Price fixing refers to an agreement between market participants to collectively raise, lower, or stabilize prizes to control supply and demand. The practice benefits the individuals or firms involved in setting the price and hurts consumers and firms on the receiving end.

Price fixing

Why is Price Fixing Illegal?

Under Canadian and United States competition laws, price fixing is illegal. The practice is deemed anti-competitive and ultimately hurts consumers and businesses. Price fixing provides firms with the ability to deter away from market competition. It is easier and more profitable for producers to collude and set prices together rather than compete in a competitive environment. It puts less pressure on firms to keep prices competitive and victimizes customers.

It is important to note that it is not illegal for firms to offer the same price. The legality issue only comes into play when these firms enter into an agreement with each other to set prices.

◆ Material:
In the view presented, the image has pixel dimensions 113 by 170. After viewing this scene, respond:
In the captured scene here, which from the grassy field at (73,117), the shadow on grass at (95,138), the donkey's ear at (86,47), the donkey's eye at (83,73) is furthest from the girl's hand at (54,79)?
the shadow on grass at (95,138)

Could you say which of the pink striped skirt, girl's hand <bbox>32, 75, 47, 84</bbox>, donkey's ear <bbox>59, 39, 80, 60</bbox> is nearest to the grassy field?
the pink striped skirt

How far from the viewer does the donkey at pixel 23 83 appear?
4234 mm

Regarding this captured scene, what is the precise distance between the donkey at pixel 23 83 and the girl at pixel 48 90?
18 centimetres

◆ Tasks to complete:
- A) Answer these questions using the text on price fixing:
(i) Under which countries' competition laws is price fixing illegal?
(ii) Who benefits from price fixing?
(iii) When does price fixing become a legal issue?
- B) The text on price fixing says participants may agree to change prices in several ways. List every one of those ways.
- C) In the text on price fixing, write out the passage starting at "Under Canadian and" and ending at "to set prices.", but swap "firms" for "companies".

◆ Answers to the exercises:
- A)
(i) Canada and the United States.
(ii) The individuals or firms involved in setting the price.
(iii) When firms enter into an agreement with each other to set prices.

- B) Raise, lower, stabilize

- C)
Under Canadian and United States competition laws, price fixing is illegal. The practice is deemed anti-competitive and ultimately hurts consumers and businesses. Price fixing provides companies with the ability to deter away from market competition. It is easier and more profitable for producers to collude and set prices together rather than compete in a competitive environment. It puts less pressure on companies to keep prices competitive and victimizes customers.

It is important to note that it is not illegal for companies to offer the same price. The legality issue only comes into play when these companies enter into an agreement with each other to set prices.